Machine à presser plastique
Une machine à presser le plastique. Crédit : Project Wings.

Bukit Lawang : une bataille sans fin contre l’invasion plastique

“Chaque mois, 10 à 13 tonnes de poubelles arrivent ici. Or toute l’année dernière, nous n’avons réussi à produire que 32 tonnes de matière recyclée”, déplore Hanzalah, qui ne cesse de voir le tas d’immondices grossir. Ce qui se passe à Bukit Lawang, c’est donc une fable dans laquelle de valeureux guerriers luttent contre des vagues de pollution qui reviennent toujours plus fortes, faute d’action des autorités pour réglementer la surproduction de plastique – ou du moins pour imposer une taxe qui permettrait de financer la gestion des déchets.

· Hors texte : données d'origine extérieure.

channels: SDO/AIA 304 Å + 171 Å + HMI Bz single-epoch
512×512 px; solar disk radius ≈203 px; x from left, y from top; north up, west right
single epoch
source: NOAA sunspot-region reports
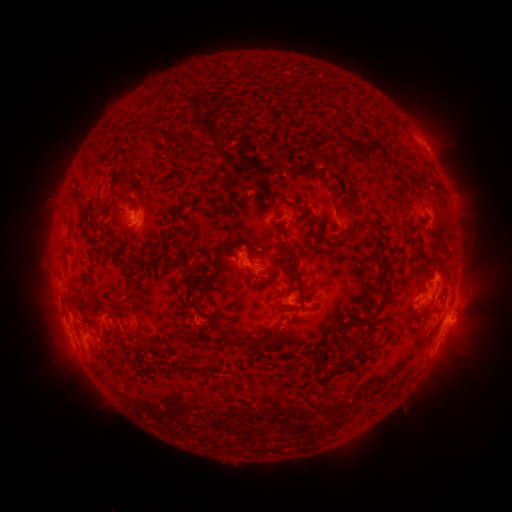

“Le gouvernement devrait être le leader dans la lutte contre la pollution plastique, et compter sur l’aide d’organisations comme la nôtre, résume Khairuddin, chef de projets à Recycling Village. Mais en ce moment, les leaders, c’est nous !” Project Wings et ses partenaires sèment au moins une graine pour le futur, en démontrant qu’il est possible de s’attaquer sérieusement au problème des déchets… même dans les coins les plus reculés d’Indonésie.

Projet Wings Éducation Verte
Une école financée par Project Wings. Crédit : Project Wings.